Asia: W mojej ankiecie chciałam ustalić kto podejmuje decyzje zakupowe odnośnie wakacji. Dostawałam dużo informacji, że wybory są dokonywania wspólnie. Znowu doświadczenie podpowiada mi, że wcale tak nie jest i wydaje mi się, że odpowiedzi o wspólnym podejmowaniu decyzji po prostu dobrze wyglądają. To osoby chciały abym tak o nich myślała, jako o rodzinie, która wspólnie podejmuje wszystkie decyzje.

Janina: Widzisz to jest właśnie efekt społecznych oczekiwań. Polega na tym, że odpowiadamy na badania ankietowe w taki sposób, w jaki wydaje nam się, że zna od nas oczekiwane. Istnieją określone kategorie, w których widać ten efekt sposób wzmożony. Np. częściej niż jest naprawdę wspominamy o częstotliwości chodzenia do kościoła, rzadziej wspominamy o używkach. Jeśli zapytam się o to jak często chodzisz na siłownię okaże się że całe społeczeństwo codziennie uprawia CrossFit. Ponieważ wiemy, że tak się powinno robić. Być może w przypadku twojego pytania rozwiązaniem byłoby inne go sformułowanie. Nie pytanie o decyzję tylko o procentowy udział w decyzji lub o przebieg procesu decyzyjnego. To trzeba by się było trochę po zastanawiać. Właśnie dlatego, że badania ankietowe są pracą z drugim człowiekiem a nie zawsze potrafimy przewidzieć zachowania ludzi to trzeba tam kiedy testować. Nawet jeśli jest to ankieta w sklepie gdzie zadajemy proste pytania, rozdajemy te ankiety znajomym i rodzinie, sprawdźmy, czy pytania są jasne. Czy nie brakuje żadnej kategorii?

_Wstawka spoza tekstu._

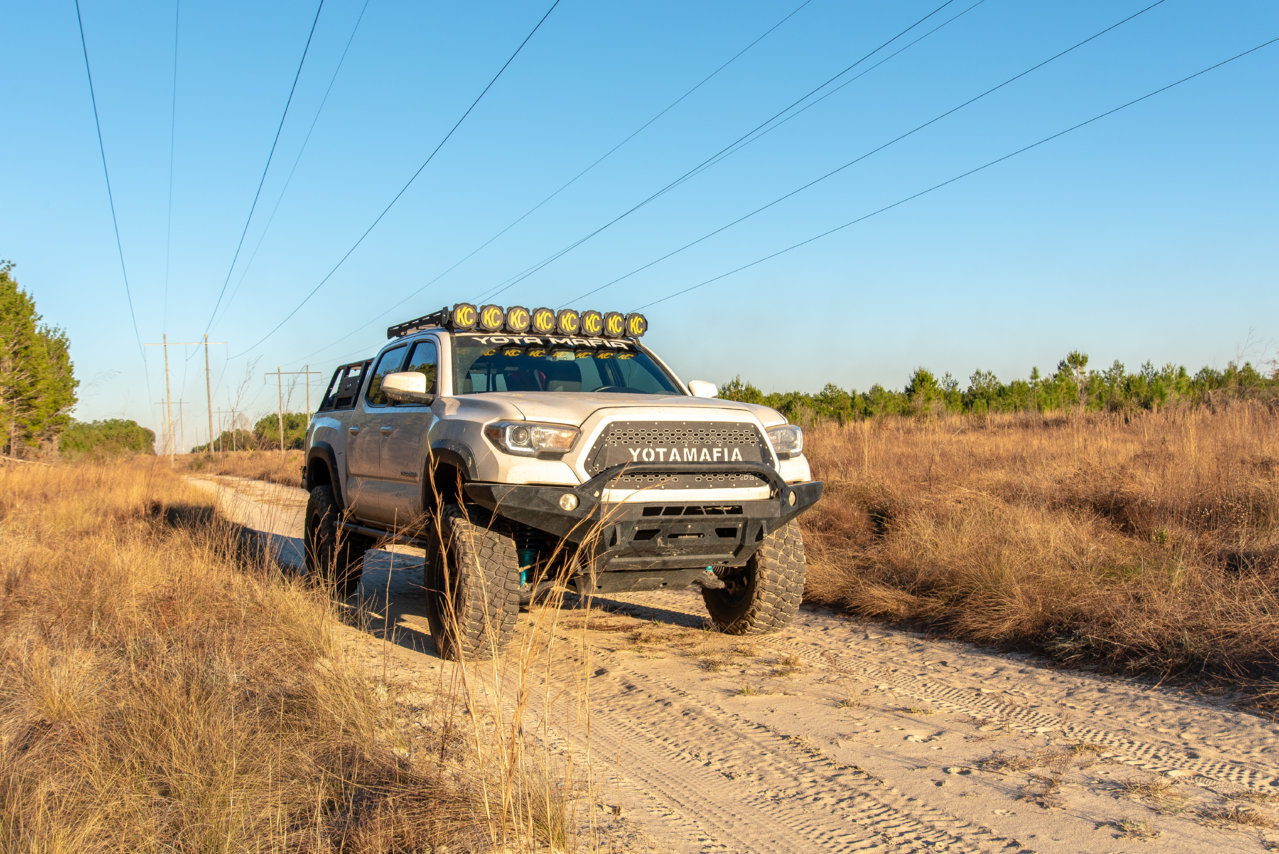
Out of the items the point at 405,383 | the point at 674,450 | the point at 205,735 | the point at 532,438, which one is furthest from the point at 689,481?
the point at 205,735

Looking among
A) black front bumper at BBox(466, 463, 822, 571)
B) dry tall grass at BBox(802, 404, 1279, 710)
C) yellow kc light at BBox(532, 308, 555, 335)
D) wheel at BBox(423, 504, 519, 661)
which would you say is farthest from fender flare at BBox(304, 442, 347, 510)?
dry tall grass at BBox(802, 404, 1279, 710)

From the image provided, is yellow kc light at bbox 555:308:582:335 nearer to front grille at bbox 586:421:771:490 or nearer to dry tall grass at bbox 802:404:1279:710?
front grille at bbox 586:421:771:490

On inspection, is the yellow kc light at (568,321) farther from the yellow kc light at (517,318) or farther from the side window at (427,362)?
the side window at (427,362)

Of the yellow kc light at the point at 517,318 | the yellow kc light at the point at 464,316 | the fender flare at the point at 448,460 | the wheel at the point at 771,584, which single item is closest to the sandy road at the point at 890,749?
the wheel at the point at 771,584

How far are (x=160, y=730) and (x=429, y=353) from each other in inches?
137

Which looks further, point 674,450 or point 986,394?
point 986,394

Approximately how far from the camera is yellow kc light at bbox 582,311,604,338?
6.64 metres

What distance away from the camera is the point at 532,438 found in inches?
189

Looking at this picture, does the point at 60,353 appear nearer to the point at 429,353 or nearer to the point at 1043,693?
the point at 429,353

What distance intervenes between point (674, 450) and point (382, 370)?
11.6 feet

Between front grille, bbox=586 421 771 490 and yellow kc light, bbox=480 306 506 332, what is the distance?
1849mm

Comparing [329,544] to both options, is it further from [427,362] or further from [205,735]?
[205,735]

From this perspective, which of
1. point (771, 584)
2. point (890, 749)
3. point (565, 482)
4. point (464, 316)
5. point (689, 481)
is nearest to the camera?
point (890, 749)

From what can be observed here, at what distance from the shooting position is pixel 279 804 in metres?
2.82
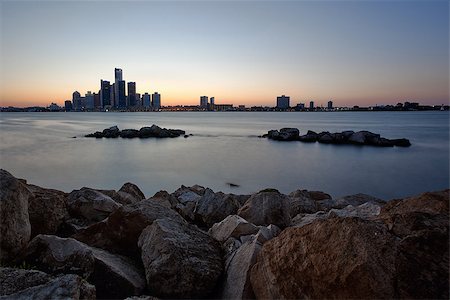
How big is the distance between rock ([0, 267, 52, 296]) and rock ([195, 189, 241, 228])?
359 cm

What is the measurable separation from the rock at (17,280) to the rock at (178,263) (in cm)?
106

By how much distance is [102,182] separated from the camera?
18078 mm

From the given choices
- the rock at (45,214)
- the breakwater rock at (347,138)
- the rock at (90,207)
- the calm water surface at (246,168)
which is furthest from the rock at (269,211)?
the breakwater rock at (347,138)

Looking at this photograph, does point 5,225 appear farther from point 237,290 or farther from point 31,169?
point 31,169

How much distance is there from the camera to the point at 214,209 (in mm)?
6496

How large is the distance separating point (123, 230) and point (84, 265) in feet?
3.00

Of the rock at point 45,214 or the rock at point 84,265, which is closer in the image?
the rock at point 84,265

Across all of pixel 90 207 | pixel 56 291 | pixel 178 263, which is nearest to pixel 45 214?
pixel 90 207

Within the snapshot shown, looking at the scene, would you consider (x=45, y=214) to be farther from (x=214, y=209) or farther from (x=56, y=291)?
(x=214, y=209)

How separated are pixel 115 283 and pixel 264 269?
5.39 ft

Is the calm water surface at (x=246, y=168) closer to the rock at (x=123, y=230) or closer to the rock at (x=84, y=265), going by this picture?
the rock at (x=123, y=230)

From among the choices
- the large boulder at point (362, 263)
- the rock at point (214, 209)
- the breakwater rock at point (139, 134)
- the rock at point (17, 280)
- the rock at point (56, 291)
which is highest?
the breakwater rock at point (139, 134)

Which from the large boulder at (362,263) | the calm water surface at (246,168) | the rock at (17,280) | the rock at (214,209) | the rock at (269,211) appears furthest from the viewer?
the calm water surface at (246,168)

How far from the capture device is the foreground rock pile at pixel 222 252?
8.21 ft
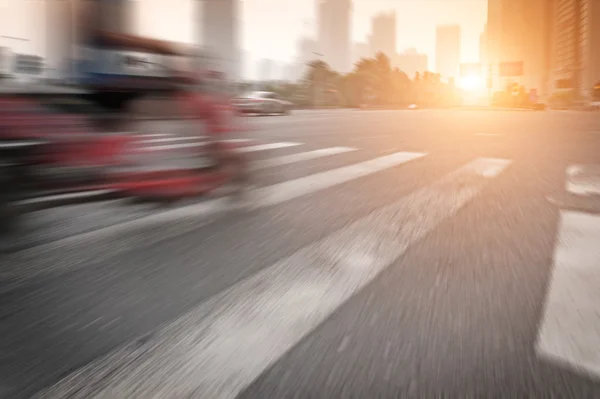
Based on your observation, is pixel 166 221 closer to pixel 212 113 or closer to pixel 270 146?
pixel 212 113

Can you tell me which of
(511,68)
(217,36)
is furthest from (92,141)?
(511,68)

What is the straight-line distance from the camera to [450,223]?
404cm

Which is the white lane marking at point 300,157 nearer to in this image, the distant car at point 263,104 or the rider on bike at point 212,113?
the rider on bike at point 212,113

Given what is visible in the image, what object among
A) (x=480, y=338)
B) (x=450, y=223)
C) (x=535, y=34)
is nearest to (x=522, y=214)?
(x=450, y=223)

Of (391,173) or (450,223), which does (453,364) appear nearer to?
(450,223)

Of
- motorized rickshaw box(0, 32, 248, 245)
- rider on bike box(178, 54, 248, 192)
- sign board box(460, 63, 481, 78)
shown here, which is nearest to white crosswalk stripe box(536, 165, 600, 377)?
rider on bike box(178, 54, 248, 192)

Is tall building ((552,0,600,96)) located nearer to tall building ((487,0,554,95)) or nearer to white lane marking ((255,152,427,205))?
tall building ((487,0,554,95))

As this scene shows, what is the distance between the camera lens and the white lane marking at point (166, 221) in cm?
310

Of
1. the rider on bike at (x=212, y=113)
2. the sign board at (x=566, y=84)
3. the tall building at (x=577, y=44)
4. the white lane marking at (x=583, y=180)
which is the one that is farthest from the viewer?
the sign board at (x=566, y=84)

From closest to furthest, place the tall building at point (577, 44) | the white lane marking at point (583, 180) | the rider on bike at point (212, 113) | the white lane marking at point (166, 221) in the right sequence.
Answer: the white lane marking at point (166, 221), the rider on bike at point (212, 113), the white lane marking at point (583, 180), the tall building at point (577, 44)

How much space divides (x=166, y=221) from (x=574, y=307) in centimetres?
271

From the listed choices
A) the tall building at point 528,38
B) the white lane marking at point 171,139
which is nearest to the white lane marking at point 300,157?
the white lane marking at point 171,139

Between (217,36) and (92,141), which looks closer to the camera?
(92,141)

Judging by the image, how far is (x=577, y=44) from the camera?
132875 mm
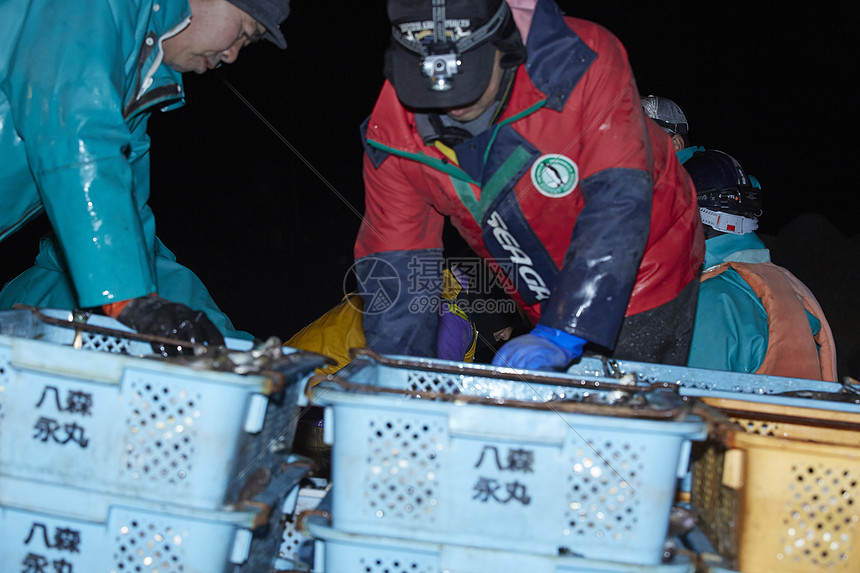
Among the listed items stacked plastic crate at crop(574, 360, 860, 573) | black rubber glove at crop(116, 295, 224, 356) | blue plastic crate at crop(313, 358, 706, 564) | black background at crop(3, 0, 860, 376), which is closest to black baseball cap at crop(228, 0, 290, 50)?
black rubber glove at crop(116, 295, 224, 356)

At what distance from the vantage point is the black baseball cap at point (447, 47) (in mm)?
1588

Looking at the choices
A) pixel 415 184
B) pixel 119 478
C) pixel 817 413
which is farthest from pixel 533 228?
pixel 119 478

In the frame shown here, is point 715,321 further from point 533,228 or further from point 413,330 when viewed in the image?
point 413,330

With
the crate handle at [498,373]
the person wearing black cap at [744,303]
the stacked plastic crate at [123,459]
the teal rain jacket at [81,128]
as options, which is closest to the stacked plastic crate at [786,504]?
the crate handle at [498,373]

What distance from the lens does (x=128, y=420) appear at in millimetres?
1087

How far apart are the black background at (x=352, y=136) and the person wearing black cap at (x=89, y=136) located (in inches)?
A: 192

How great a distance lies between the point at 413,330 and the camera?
6.71 ft

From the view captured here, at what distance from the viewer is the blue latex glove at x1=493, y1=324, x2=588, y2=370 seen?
155cm

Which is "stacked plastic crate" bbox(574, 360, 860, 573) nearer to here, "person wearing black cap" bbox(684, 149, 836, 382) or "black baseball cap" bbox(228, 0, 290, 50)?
"person wearing black cap" bbox(684, 149, 836, 382)

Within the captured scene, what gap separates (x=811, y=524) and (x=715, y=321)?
66.3 inches

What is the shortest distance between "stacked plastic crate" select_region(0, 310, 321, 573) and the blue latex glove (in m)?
0.64

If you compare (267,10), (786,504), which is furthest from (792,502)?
(267,10)

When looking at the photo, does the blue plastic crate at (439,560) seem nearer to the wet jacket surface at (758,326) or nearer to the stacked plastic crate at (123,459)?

Asia: Wracając do przepytywania cię z twojej biografii. Twoje pierwsze studia miały miejsce w Polsce.

Janina: Tak pierwsze studia były w Polsce na Uniwersytecie Jagiellońskim. Później studiowałam w Szkocji tam byłam na stypendium rządowym więc w sumie zrobiłam licencjat w rok. Podkreślam to nie dlatego, żeby się chwalić, chociaż mama jest bardzo dumna, tylko żeby zaznaczyć że w Szkocji nie skończyłam pełnego licencjatu tylko to był program stypendialny który pozwolił mi dużo przedmiotów zrobić w rok i uzyskać dyplom szkockiej uczelni.

Asia: Wiedziałaś co chcesz robić po tych studiach? Zaplanowałaś sobie, że po studiach zostaniesz sławną bloggerka przemycając informacje na temat statystyki by potem płynnie przejść do świata marketingu?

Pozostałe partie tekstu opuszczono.